The throughput of 32 bit Integer add instructions not reaching the theoretical maximum of 160 per SM

I am verifying the throughput of the 32 bit addition instructions by inserting 1000 add.32 instruction in the PTX file(refer attachment), for compute capability 3.0 GPU(GTX 650Ti, which has 4 SMX units). CUDA programming guide mentions the throughput as 160 integer additions per SMX.

Following are the test conditions and observed results

Block size = 128 threads
Number of blocks = 391 Blocks
Total number of threads = 50048 threads
Total number of additions(add.s32) performed = 50048 *1000
CUDA Occupancy = 100%

The measured timing difference before and after adding 1000 add.s32 instructions is 114 micro.sec.

Number of cycles taken = 114 microseconds 941 MHz, where 941 MHz is the frequency of GTX 650Ti GPU.
Throughput per cycle (for the entire GPU) = (50,048
1000 additions)/( 114*941 cycles) = 466 additions per cycle
Throughput per cycle for each SMX = 466 / 4 = 117 additions per cycle for each SMX

So I am achieving a throughput of only 117 additions per SMX instead of 160 additions as specified in CUDA programming guide, even with 100% occupancy.

What should be done in order to achieve a throughput of 160? Any help will be greatly appreciated. Thanks.

I am attaching the PTX file, CPP file and Makefile for your reference.

To build and run the experiment in your set up, copy these files in CUDA sample code path: NVIDIA_CUDA-5.5_Samples\0_Simple\vectorAddDrv folder in your CUDA installation, and build using the Makefile copied
.
Sample_code.zip (8.23 KB)

Hi, I tried measuring throughput for 64 bit addition and caught with a similar issue. Hope some nvidia guys can sort this out.

After a quick look through the code, it is not clear to me how you are performing the time measurement itself. Are you recording the runtime of the entire executable, using OS-provided time functions inside the program, using CUDA Events, or calling the clock() function on the device?

@seibert , I am measuring the time using Nvprof.
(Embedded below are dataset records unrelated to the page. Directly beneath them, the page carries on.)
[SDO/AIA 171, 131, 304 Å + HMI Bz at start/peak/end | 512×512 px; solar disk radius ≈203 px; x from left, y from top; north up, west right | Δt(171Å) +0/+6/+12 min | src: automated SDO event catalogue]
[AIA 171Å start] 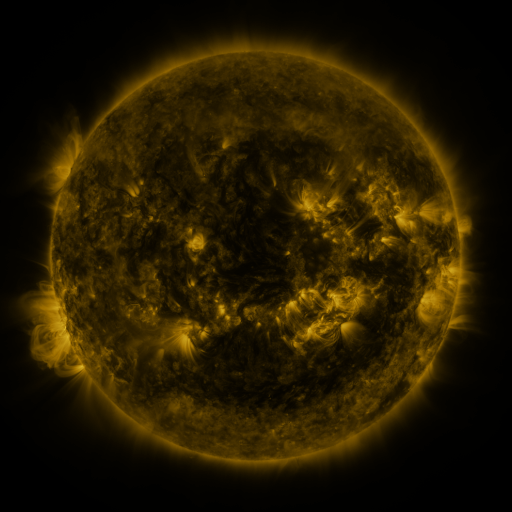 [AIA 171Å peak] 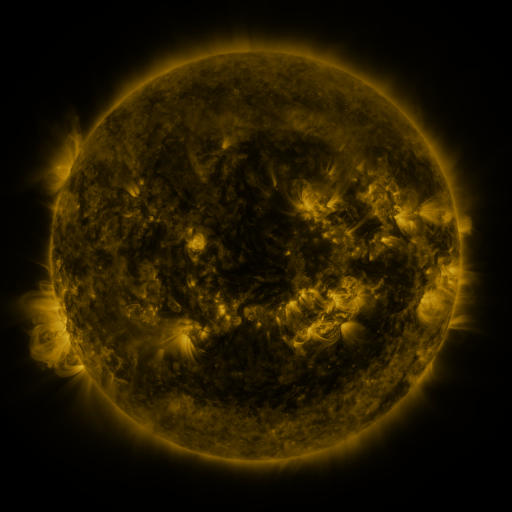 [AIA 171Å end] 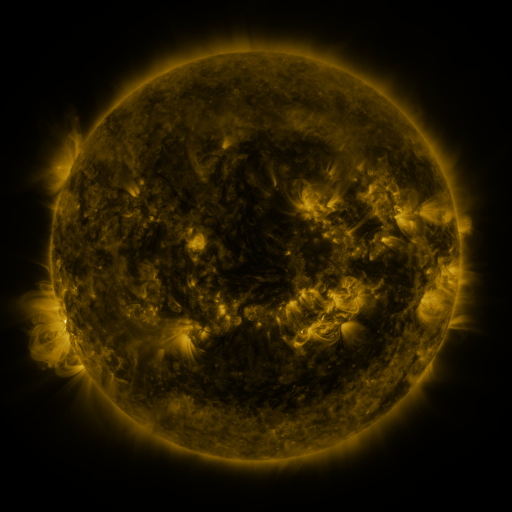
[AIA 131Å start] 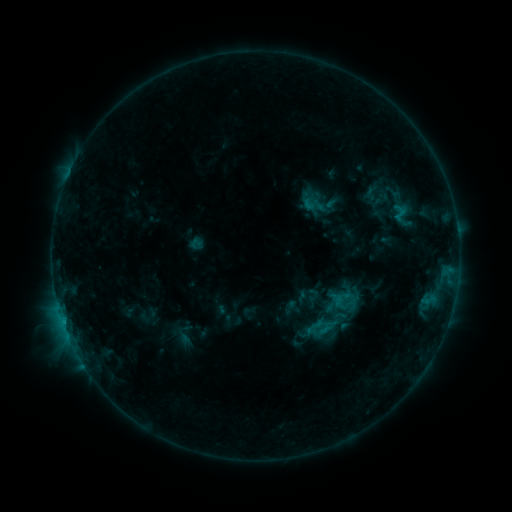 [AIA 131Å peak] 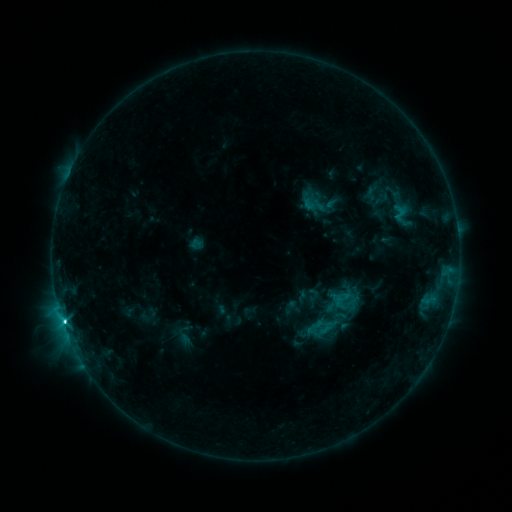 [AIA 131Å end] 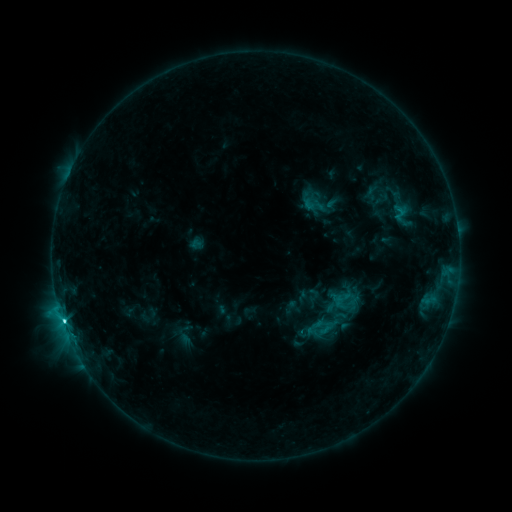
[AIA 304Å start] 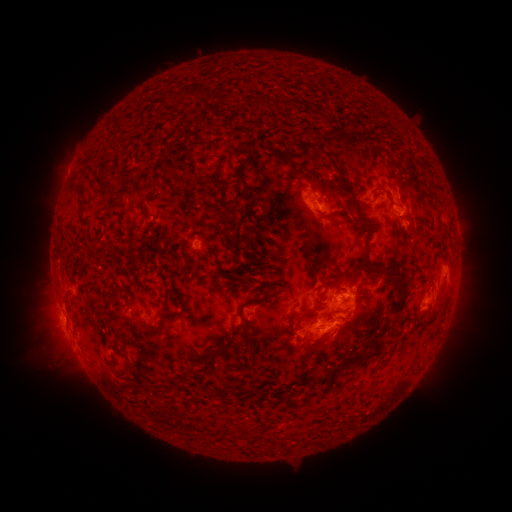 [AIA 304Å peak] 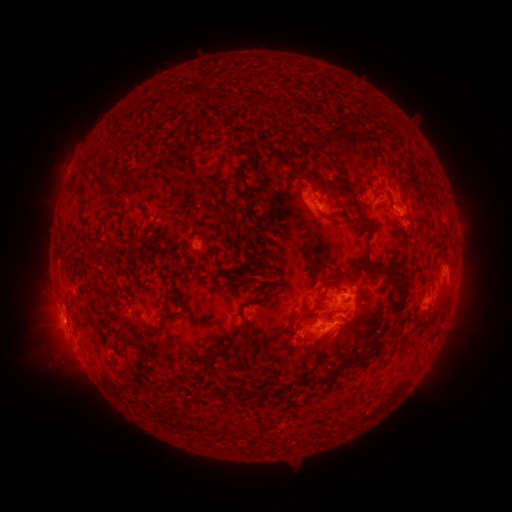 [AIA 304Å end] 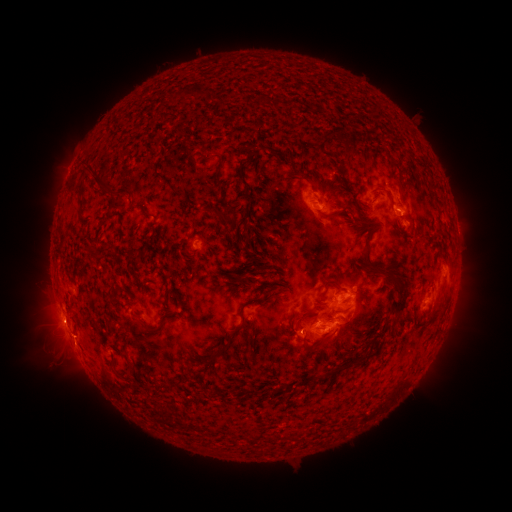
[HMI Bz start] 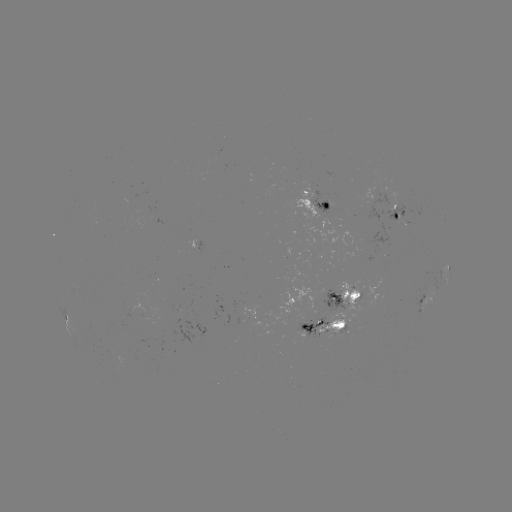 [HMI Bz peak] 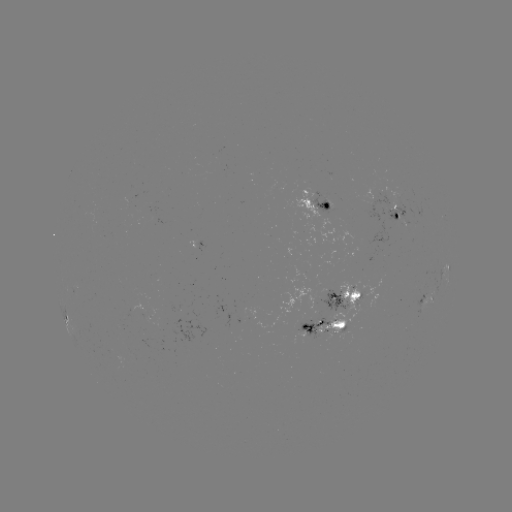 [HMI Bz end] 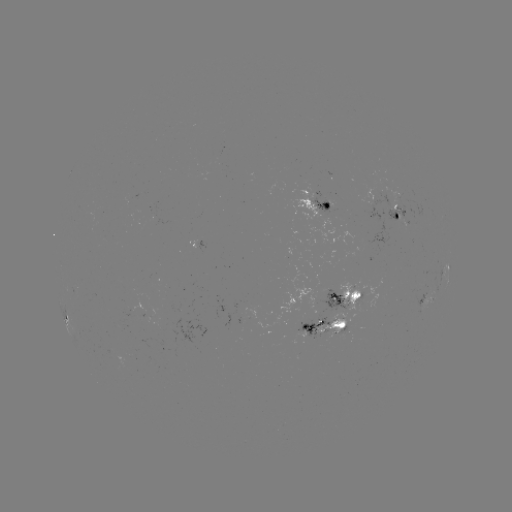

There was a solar flare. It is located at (63, 318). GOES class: C3.9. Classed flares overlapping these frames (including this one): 1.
In particular I take the time taken only by the vecAdd_kernel function.

Try to do the timing with CUDA events.
I found nvprof slow down a bit the controlled kernel…

You may want to put a long, fixed iteration, loop into the kernel to substantially increase the kernel runtime e.g. to seconds. This ensures that the runtime spent outside the kernel (launch overhead, timing overhead, etc.) is negligible. With these changes in place you use the usual CPU-side timing or use CUDA events, but you could even consider using clock() within the kernel.